Throughout the records below, find each line holding "BACK" and copy it.

= Data provided =
* * *

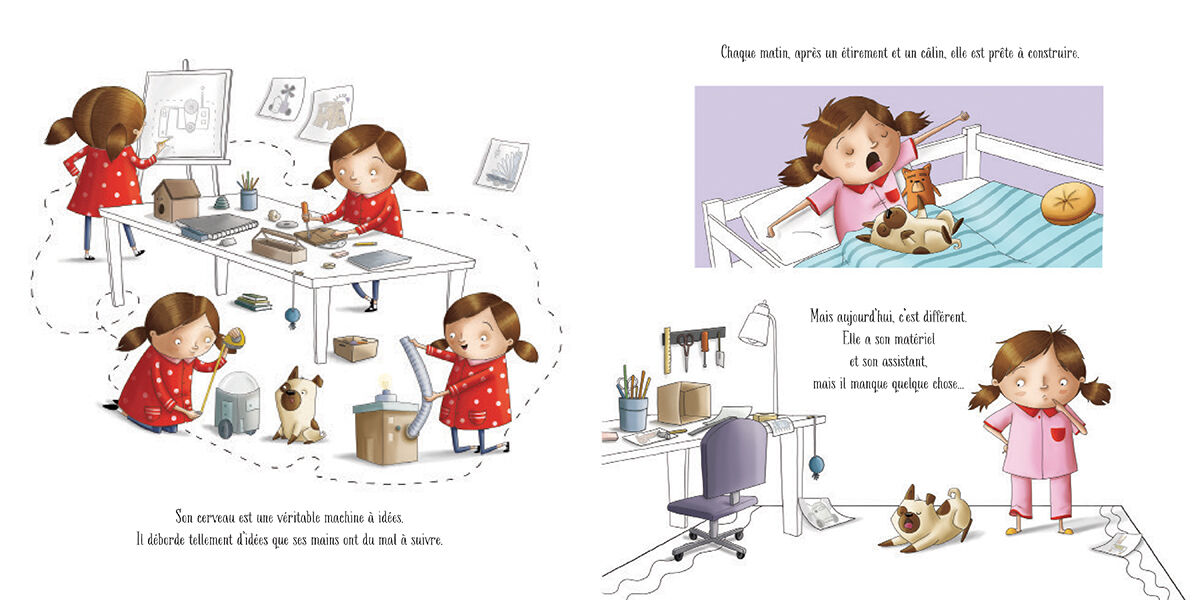 Son cerveau est une véritable machine à idées.
Il déborde tellement d'idées que ses mains ont du mal à suivre.

Chaque matin, après un étirement et un câlin, elle est prête à construire.

Mais aujourd'hui, c'est différent.
Elle a son matériel
et son assistant,
mais il manque quelque chose...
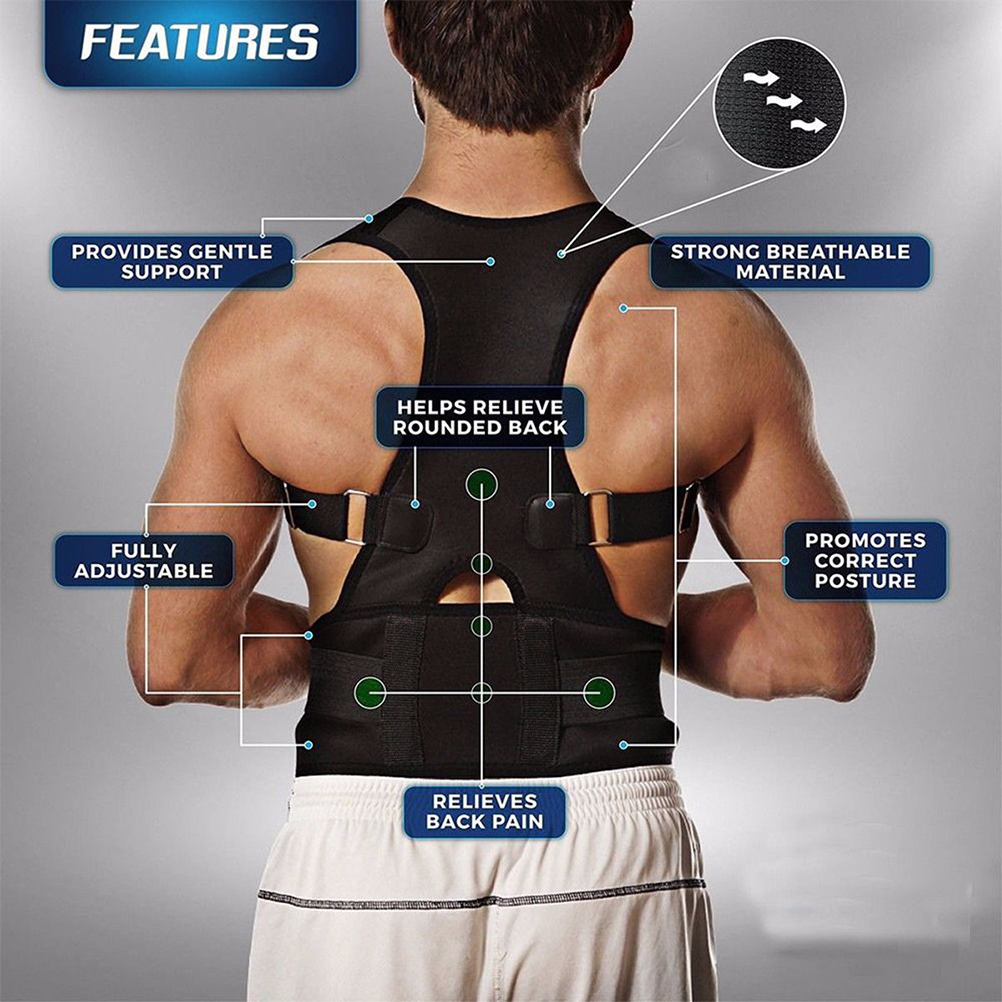 FEATURES

PROVIDES GENTLE SUPPORT

STRONG BREATHABLE MATERIAL

HELPS RELIEVE ROUNDED BACK

FULLY ADJUSTABLE

PROMOTES CORRECT POSTURE

RELIEVES BACK PAIN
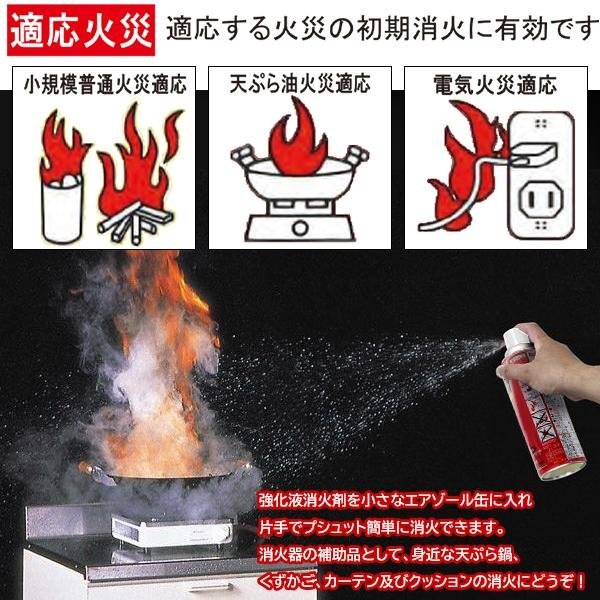 適応火災 適応する火災の初期消火に有効です

小規模普通火災適応

天ぷら油火災適応

電気火災適応

強化液消火剤を小さなエアゾール缶に入れ
片手でプシュット簡単に消火できます。
消火器の補助品として、身近な天ぷら鍋、
くずかご、カーテン及びクッションの消火にどうぞ！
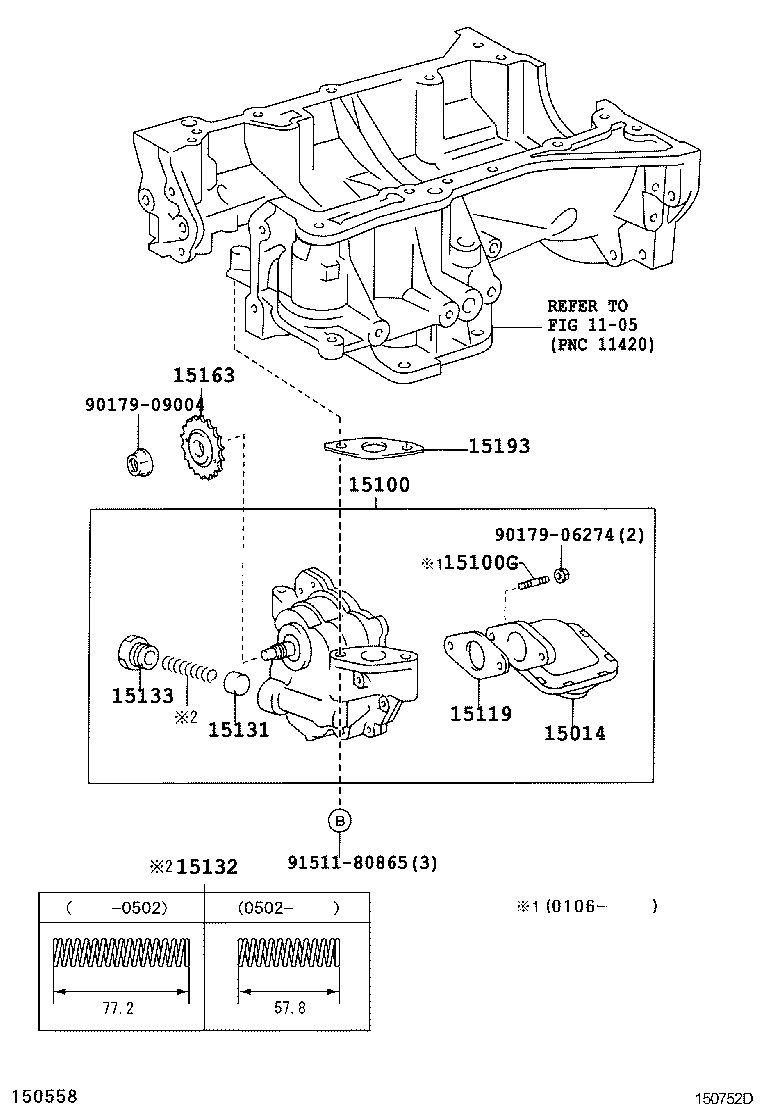 REFER TO
FIG 11-05
(PNC 11420)

15163
90179-09004
15193
15100
90179-06274(2)
※1 15100G
15133
※2
15131
15119
15014
B
91511-80865(3)

※2 15132

| ( -0502) | (0502- ) |
|---|---|
| 77.2 | 57.8 |

※1 (0106- )

150558
150752D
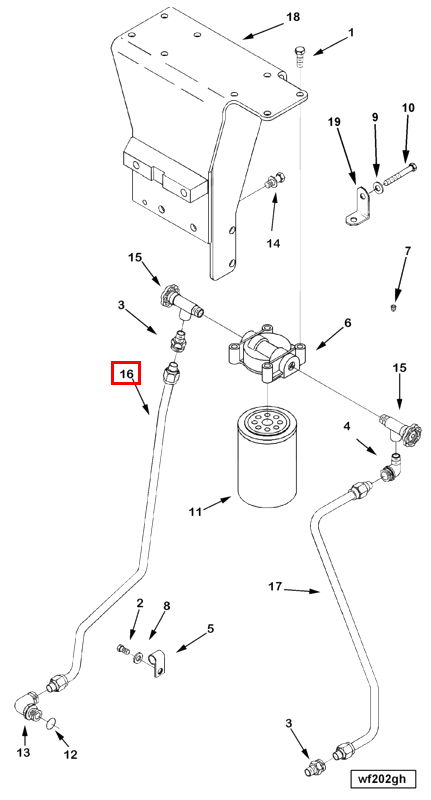 18
1
19
9
10
14
7
15
3
6
16
15
4
11
17
2
8
5
13
12
3
wf202gh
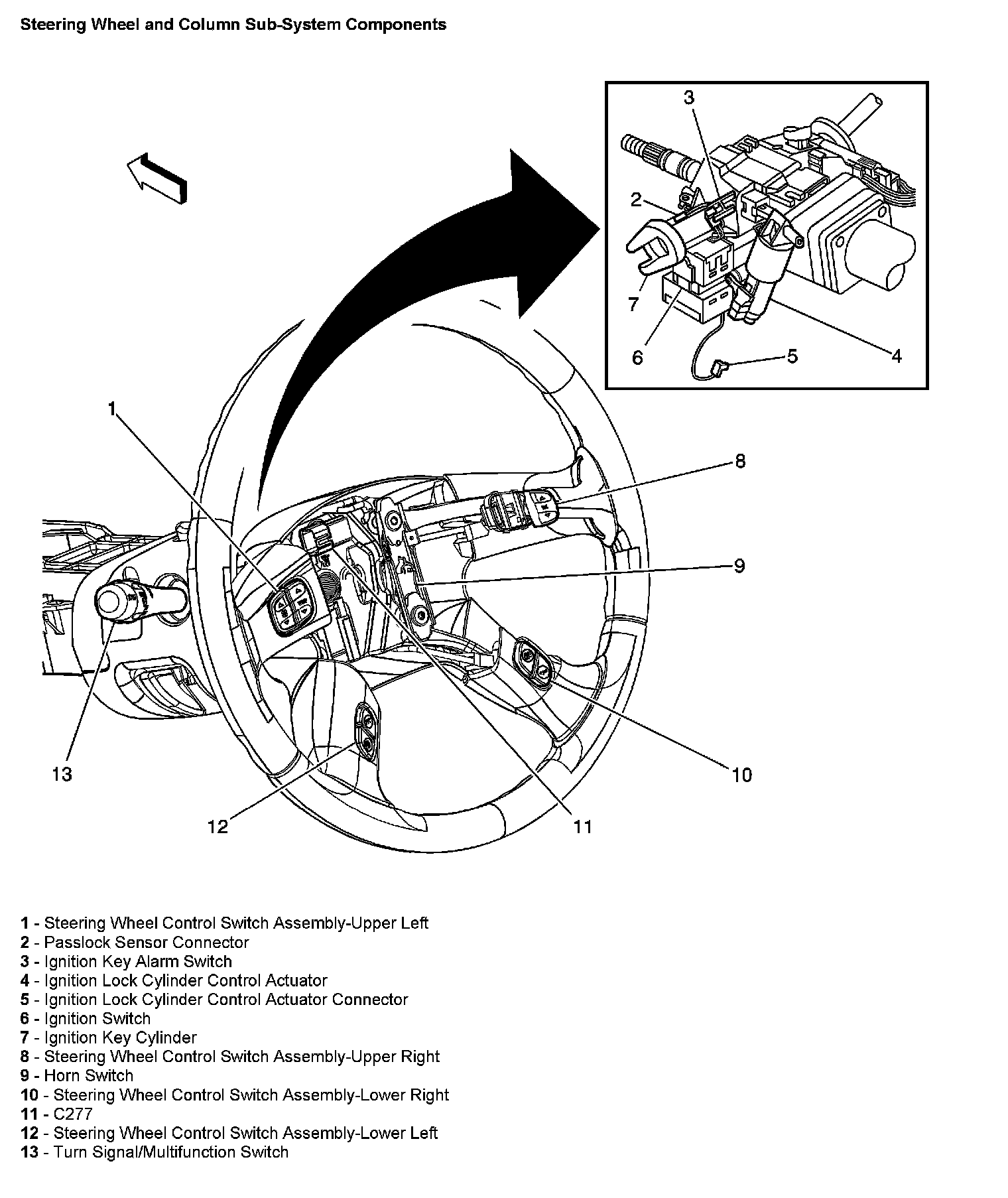 Steering Wheel and Column Sub-System Components

3
2
7
6
5
4
1
8
9
13
10
12
11

1 - Steering Wheel Control Switch Assembly-Upper Left
2 - Passlock Sensor Connector
3 - Ignition Key Alarm Switch
4 - Ignition Lock Cylinder Control Actuator
5 - Ignition Lock Cylinder Control Actuator Connector
6 - Ignition Switch
7 - Ignition Key Cylinder
8 - Steering Wheel Control Switch Assembly-Upper Right
9 - Horn Switch
10 - Steering Wheel Control Switch Assembly-Lower Right
11 - C277
12 - Steering Wheel Control Switch Assembly-Lower Left
13 - Turn Signal/Multifunction Switch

* * *

= Reply =
HELPS RELIEVE ROUNDED BACK
RELIEVES BACK PAIN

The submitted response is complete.